Um conto em homenagem a Túlio Carella
Filho de Ogum. de Nina Ferraz – São Paulo, maio 2011
Ele era filho de Ogum, orixá dos metais. Senhor de instrumentos e armas para agricultura, caça e guerra. Quem planta poda. Quem procura caça. Olho no olho, dente por dente. Ele era espada forjada no malho, de dois gumes, amolada. Mas sabia que passar ferro no ferro é desafiar Ogum. E que só podia acabar como acabou.
Homem bonito. Tinha um olhar fervendo destes que lambuzam qualquer pessoa. Andava no pescoço um patuá que ganhou ainda criança. O pai amarrou uma figa junto, bem rente na goela do menino. No que ia crescendo, a mãe aumentava o cordão. Mandinga forte.
Menino de ouro, não se metia em confusão, era obediente, concentrado. Mas lá pela idade de 10, virou outra pessoa. Parou de se dar bem com meninos e meninas. Calou-se. Ficava sozinho, cara fechada, testa perdida, os pensamentos vazando no vento, sem ninguém poder recolher. A mãe se preocupava todo dia que amanhecia. Vai brincar, menino!
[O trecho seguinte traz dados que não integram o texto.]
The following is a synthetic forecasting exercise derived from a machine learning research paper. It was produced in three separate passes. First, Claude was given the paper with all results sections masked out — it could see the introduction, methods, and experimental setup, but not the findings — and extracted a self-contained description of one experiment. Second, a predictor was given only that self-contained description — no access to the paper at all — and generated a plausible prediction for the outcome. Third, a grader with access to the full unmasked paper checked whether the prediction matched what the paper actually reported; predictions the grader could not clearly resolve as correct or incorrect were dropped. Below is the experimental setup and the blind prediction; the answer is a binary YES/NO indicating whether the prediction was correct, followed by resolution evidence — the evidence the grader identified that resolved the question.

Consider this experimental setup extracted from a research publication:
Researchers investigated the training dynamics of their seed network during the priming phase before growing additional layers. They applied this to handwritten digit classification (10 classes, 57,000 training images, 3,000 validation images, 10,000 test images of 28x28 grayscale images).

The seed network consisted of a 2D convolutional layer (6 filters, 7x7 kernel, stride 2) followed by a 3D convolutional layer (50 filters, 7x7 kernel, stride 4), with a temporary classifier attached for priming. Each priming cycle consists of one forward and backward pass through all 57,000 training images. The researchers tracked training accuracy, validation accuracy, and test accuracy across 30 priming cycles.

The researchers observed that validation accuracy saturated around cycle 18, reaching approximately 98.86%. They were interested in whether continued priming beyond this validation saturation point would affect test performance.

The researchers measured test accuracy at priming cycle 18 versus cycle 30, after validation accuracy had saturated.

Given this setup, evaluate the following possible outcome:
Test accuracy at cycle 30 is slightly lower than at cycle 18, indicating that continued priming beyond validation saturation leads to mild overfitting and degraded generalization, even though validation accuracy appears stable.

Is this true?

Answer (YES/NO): NO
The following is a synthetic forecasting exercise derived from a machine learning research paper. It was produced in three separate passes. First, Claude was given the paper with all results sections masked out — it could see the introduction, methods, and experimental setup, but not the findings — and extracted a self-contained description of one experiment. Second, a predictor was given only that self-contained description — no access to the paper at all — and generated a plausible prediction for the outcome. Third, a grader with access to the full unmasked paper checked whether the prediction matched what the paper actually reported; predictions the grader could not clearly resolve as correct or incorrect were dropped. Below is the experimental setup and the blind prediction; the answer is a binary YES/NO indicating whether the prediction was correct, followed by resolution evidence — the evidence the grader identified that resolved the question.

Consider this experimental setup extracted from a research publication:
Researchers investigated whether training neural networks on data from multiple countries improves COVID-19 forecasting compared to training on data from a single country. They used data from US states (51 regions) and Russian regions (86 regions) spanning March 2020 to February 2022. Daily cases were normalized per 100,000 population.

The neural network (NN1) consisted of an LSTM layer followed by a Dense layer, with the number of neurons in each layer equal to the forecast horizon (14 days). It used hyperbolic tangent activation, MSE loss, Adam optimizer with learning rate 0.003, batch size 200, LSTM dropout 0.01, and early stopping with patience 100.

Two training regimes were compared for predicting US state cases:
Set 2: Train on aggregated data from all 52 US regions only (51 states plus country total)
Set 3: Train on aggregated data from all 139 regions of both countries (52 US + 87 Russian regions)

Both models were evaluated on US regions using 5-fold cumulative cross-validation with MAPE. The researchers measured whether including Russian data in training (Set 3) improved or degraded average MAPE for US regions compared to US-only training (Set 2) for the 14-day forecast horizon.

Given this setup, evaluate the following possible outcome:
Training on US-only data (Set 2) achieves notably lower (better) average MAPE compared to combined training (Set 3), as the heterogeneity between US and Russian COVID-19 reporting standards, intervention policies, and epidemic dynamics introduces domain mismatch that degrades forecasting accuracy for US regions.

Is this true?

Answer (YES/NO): NO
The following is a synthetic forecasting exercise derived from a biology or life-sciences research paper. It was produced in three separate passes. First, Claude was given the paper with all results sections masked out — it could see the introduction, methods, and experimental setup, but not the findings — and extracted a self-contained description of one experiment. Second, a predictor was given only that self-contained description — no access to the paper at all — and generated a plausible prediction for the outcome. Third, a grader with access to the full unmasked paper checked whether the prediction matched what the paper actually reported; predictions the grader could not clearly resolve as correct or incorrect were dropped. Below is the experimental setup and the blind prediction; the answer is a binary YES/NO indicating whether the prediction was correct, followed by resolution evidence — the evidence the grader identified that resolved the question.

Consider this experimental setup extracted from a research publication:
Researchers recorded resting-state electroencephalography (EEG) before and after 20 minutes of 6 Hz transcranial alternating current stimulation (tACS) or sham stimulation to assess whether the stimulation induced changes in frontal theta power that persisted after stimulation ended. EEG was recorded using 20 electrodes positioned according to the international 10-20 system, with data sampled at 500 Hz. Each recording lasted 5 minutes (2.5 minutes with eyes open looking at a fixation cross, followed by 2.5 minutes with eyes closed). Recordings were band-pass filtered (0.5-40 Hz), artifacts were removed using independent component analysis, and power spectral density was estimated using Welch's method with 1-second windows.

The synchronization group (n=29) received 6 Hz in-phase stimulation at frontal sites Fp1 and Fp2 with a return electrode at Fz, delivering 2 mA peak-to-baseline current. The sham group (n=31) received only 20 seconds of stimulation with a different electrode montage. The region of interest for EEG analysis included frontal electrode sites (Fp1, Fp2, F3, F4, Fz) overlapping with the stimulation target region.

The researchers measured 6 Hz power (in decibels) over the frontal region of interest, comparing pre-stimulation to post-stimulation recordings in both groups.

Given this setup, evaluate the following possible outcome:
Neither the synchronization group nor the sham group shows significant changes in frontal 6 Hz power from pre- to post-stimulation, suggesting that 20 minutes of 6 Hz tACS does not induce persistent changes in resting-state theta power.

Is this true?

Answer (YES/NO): YES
E se a noite era de silêncio, ela tentava calar o peito. Mãe é mãe. Foge. Mas sente. E reza. Rezava baixinho: ô meu Deus!
E ele foi crescendo. Encarava com um olho que não fita, fugido, disfarçado, mas tinha o corpo fechado, bem talhado, fruta de morder. Um dia, ele se pegou olhando para os homens do cais. Tinha vontades. E rondava. Rondava. Rondava. Feito fera enjaulada. Mais parecia um leão, atirado na cova de Davi. Mas não tinha mais fé que a providência divina o alimentasse.
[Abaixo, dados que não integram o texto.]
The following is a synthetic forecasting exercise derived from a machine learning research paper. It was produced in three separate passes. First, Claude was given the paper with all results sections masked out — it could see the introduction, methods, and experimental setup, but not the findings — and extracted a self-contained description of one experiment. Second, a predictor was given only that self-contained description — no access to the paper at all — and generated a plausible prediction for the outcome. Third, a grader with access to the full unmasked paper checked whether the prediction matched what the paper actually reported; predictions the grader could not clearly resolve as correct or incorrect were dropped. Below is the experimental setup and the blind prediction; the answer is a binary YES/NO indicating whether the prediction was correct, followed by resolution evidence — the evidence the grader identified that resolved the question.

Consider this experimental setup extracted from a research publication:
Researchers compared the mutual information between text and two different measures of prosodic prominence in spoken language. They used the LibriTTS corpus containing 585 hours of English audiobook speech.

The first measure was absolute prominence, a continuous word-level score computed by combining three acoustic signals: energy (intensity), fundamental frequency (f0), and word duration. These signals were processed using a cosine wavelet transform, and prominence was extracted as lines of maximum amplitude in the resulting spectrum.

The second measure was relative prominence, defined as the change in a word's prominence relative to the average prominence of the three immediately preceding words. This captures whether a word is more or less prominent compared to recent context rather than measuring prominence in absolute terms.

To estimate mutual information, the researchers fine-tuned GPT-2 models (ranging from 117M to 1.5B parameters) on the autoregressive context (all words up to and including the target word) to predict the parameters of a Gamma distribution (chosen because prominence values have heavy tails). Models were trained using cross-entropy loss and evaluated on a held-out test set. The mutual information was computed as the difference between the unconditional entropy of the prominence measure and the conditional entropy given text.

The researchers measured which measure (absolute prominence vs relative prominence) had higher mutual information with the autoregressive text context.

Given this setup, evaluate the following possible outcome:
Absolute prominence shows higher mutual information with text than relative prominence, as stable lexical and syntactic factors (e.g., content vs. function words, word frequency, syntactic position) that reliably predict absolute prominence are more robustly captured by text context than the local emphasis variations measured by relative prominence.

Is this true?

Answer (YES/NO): YES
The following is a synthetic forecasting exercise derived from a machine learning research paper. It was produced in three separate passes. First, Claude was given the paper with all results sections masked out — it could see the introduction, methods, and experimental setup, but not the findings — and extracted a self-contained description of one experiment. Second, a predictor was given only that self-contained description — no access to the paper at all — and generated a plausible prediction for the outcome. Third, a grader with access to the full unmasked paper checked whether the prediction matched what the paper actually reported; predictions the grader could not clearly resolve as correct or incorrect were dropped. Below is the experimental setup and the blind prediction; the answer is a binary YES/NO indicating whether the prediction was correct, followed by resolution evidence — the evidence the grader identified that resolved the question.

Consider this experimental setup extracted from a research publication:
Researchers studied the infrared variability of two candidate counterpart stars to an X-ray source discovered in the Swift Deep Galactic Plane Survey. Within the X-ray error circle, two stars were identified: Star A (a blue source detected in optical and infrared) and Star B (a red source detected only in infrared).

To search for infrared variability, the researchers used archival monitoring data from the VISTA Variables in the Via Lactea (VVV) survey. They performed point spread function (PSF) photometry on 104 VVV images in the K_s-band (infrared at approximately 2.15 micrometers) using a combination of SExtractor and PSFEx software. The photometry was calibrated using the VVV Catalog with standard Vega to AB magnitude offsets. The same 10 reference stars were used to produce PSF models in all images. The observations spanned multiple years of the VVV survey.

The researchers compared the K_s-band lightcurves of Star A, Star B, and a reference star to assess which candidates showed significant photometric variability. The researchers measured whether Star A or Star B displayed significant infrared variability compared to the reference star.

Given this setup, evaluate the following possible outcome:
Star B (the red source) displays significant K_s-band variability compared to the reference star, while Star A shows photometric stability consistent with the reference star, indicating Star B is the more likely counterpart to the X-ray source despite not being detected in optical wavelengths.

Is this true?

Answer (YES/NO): NO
Ele era um homem e queria um homem. Coisa escrita, destino. Cumpriu sua sina numa noite de lua cheia e maré alta.
A lua no céu nítida que nem desenho de criança. As águas do mar espumando. O vento soprando. As ondas vinham correndo para os seus pés. Benzedeiras. E limpavam o que houvesse. E agitavam a areia. E deixavam a terra alva e pura. Ele viu um caminho de luz clara na pele do outro. No riso daquele desconhecido íntimo. Naquele olho que brilhou no seu, cúmplice. E o rapaz achou o grito da calada da noite. E descobriu sua morada.
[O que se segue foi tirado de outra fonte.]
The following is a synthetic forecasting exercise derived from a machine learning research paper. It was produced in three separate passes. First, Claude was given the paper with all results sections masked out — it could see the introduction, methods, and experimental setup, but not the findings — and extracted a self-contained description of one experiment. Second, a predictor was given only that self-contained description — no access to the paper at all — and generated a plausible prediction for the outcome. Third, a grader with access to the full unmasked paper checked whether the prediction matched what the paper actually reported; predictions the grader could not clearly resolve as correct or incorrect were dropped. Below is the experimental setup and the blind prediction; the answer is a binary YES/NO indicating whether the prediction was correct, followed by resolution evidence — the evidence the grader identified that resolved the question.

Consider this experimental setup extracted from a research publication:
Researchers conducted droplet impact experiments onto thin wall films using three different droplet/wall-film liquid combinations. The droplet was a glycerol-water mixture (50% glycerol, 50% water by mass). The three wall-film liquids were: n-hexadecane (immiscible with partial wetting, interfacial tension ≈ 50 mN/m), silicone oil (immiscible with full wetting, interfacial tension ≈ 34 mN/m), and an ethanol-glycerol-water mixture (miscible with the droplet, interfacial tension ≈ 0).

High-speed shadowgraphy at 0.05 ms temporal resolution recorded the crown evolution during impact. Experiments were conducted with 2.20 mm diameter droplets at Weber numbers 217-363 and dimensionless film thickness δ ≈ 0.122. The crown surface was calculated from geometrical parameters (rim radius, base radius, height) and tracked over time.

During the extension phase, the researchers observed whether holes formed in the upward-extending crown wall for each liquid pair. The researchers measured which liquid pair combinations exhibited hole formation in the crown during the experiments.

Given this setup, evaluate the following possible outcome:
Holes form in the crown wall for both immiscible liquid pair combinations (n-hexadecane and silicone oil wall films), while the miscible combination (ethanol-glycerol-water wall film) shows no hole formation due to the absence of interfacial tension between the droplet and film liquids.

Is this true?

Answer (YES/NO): NO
Mas amor assim é condenado ao fogo que deve queimar calado. Tem que lutar desigual, de capa e espada contra dragão. Profecia que não vem dos deuses, mas das gentes. O vaticínio: será eternamente e repetidamente feito brasa de embaúba que não tem. Que queima ligeiro. Madeira que é mole, enverga, não dá lança. Nem viga. Árvore que tem copa rala, que não dá sombra. Assim o sujeito vai. Ardendo no sol quente, de sol a sol.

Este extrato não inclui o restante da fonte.